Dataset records

════════

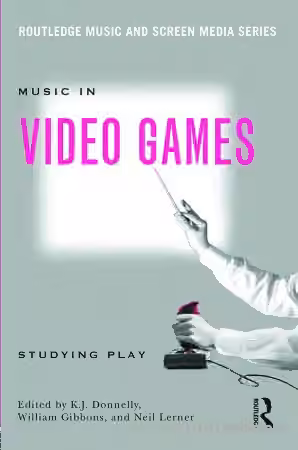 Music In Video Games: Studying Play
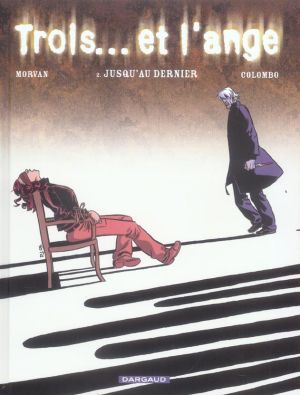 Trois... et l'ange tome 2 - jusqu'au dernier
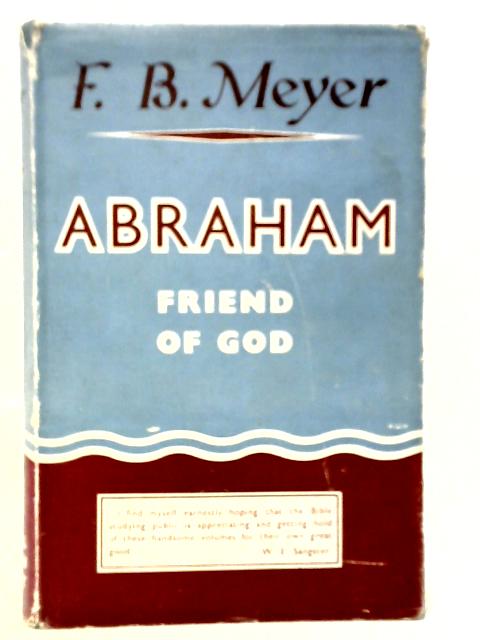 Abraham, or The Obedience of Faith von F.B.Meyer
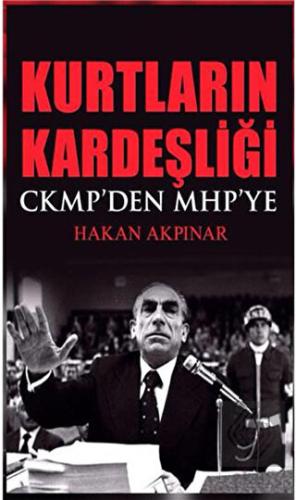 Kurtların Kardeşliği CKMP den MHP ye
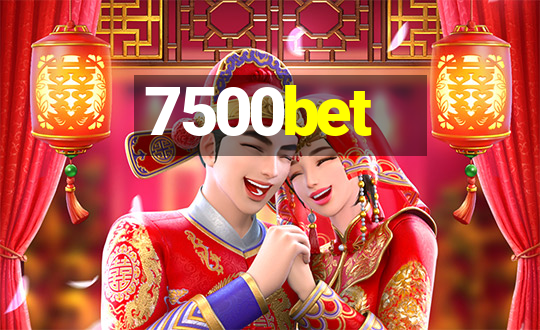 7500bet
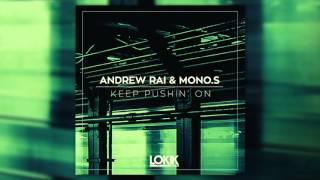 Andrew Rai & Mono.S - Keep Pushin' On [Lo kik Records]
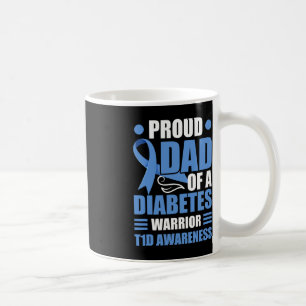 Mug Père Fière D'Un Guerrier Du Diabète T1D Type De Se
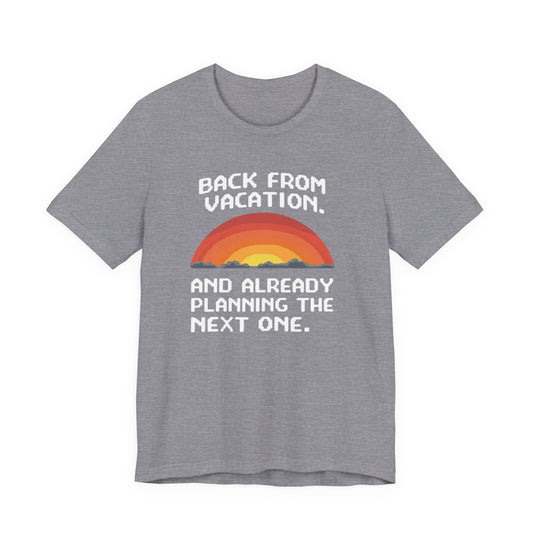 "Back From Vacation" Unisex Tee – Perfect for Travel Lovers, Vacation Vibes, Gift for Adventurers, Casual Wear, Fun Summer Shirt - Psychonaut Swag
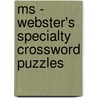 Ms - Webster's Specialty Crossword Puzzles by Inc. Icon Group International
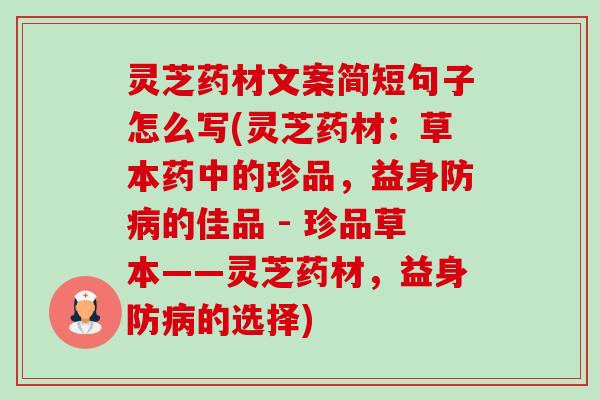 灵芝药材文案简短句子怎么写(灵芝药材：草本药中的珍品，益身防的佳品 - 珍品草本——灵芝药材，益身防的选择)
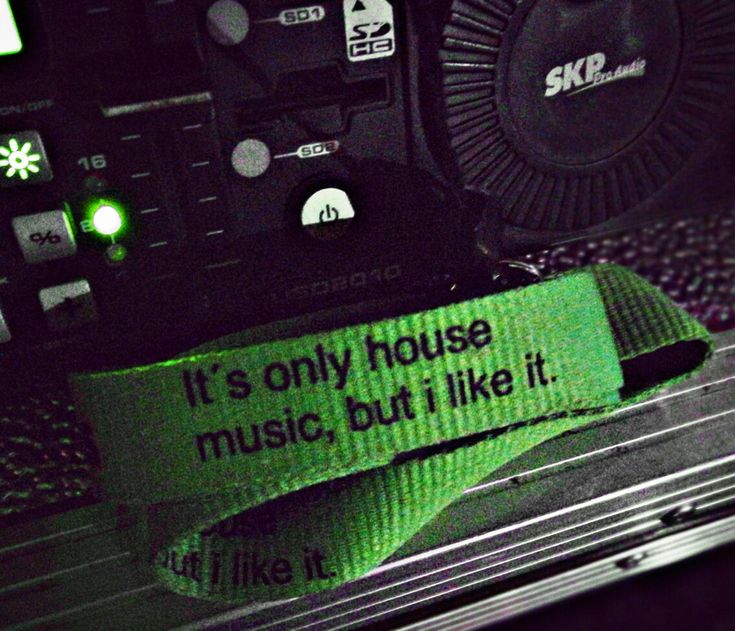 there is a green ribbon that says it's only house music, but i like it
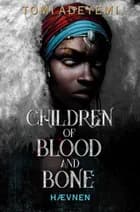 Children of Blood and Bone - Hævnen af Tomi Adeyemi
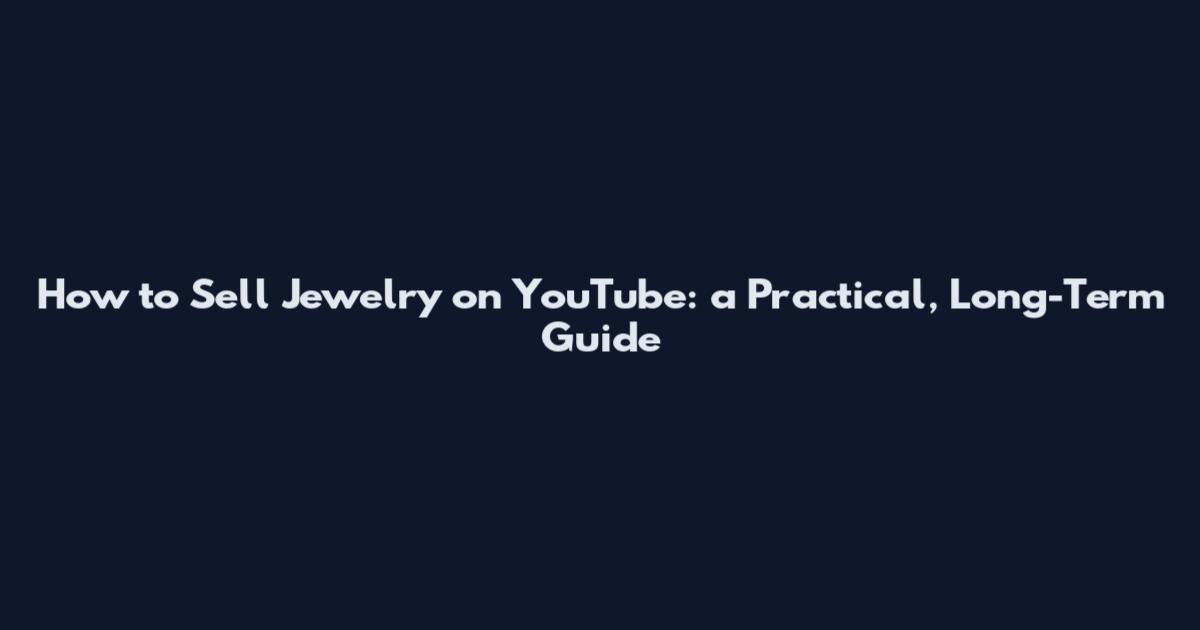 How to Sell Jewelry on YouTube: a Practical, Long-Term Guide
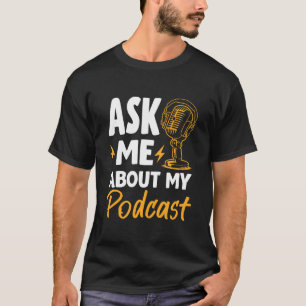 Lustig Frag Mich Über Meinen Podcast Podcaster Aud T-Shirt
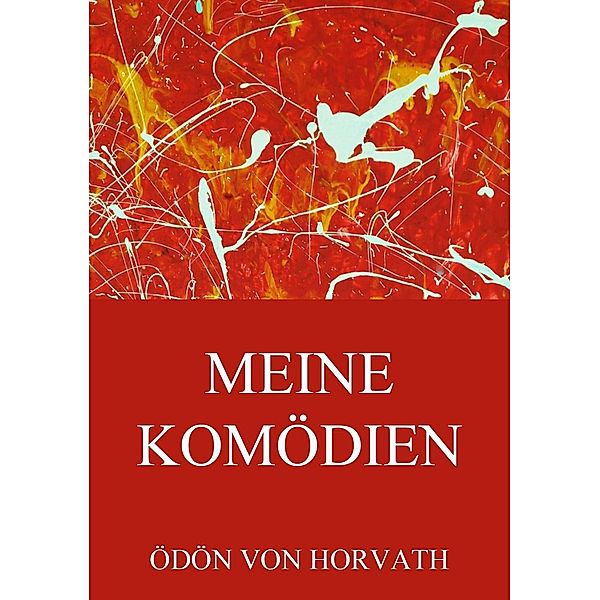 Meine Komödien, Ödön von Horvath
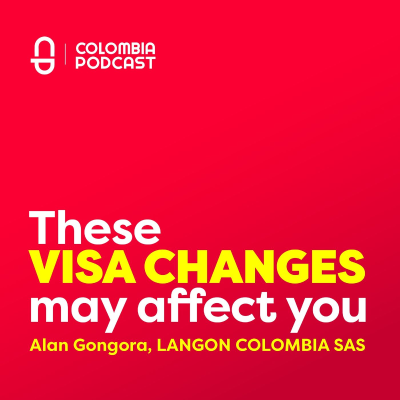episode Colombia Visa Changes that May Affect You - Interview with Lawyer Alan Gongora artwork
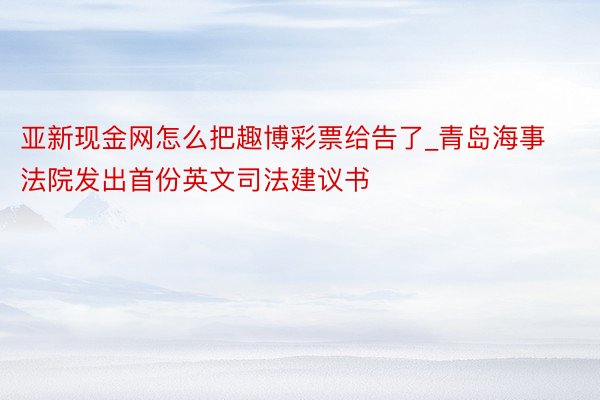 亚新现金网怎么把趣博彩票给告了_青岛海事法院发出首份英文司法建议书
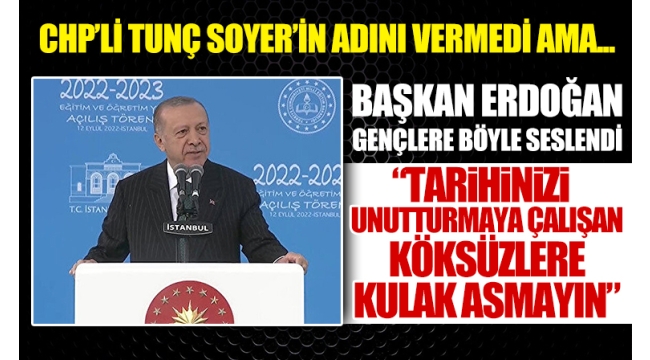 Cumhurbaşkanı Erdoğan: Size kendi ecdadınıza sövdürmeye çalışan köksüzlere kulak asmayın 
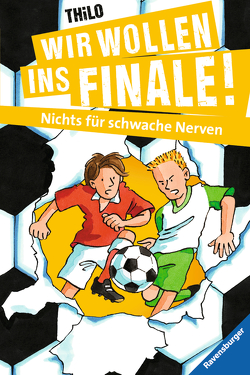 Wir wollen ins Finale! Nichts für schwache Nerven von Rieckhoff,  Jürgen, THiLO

════════

Above are the records; copy every one of them exactly and omit the images.

 Music In Video Games: Studying Play
 Trois... et l'ange tome 2 - jusqu'au dernier
 Abraham, or The Obedience of Faith von F.B.Meyer
 Kurtların Kardeşliği CKMP den MHP ye
 7500bet
 Andrew Rai & Mono.S - Keep Pushin' On [Lo kik Records]
 Mug Père Fière D'Un Guerrier Du Diabète T1D Type De Se
 "Back From Vacation" Unisex Tee – Perfect for Travel Lovers, Vacation Vibes, Gift for Adventurers, Casual Wear, Fun Summer Shirt - Psychonaut Swag
 Ms - Webster's Specialty Crossword Puzzles by Inc. Icon Group International
 灵芝药材文案简短句子怎么写(灵芝药材：草本药中的珍品，益身防的佳品 - 珍品草本——灵芝药材，益身防的选择)
 there is a green ribbon that says it's only house music, but i like it
 Children of Blood and Bone - Hævnen af Tomi Adeyemi
 How to Sell Jewelry on YouTube: a Practical, Long-Term Guide
 Lustig Frag Mich Über Meinen Podcast Podcaster Aud T-Shirt
 Meine Komödien, Ödön von Horvath
episode Colombia Visa Changes that May Affect You - Interview with Lawyer Alan Gongora artwork
 亚新现金网怎么把趣博彩票给告了_青岛海事法院发出首份英文司法建议书
 Cumhurbaşkanı Erdoğan: Size kendi ecdadınıza sövdürmeye çalışan köksüzlere kulak asmayın 
 Wir wollen ins Finale! Nichts für schwache Nerven von Rieckhoff,  Jürgen, THiLO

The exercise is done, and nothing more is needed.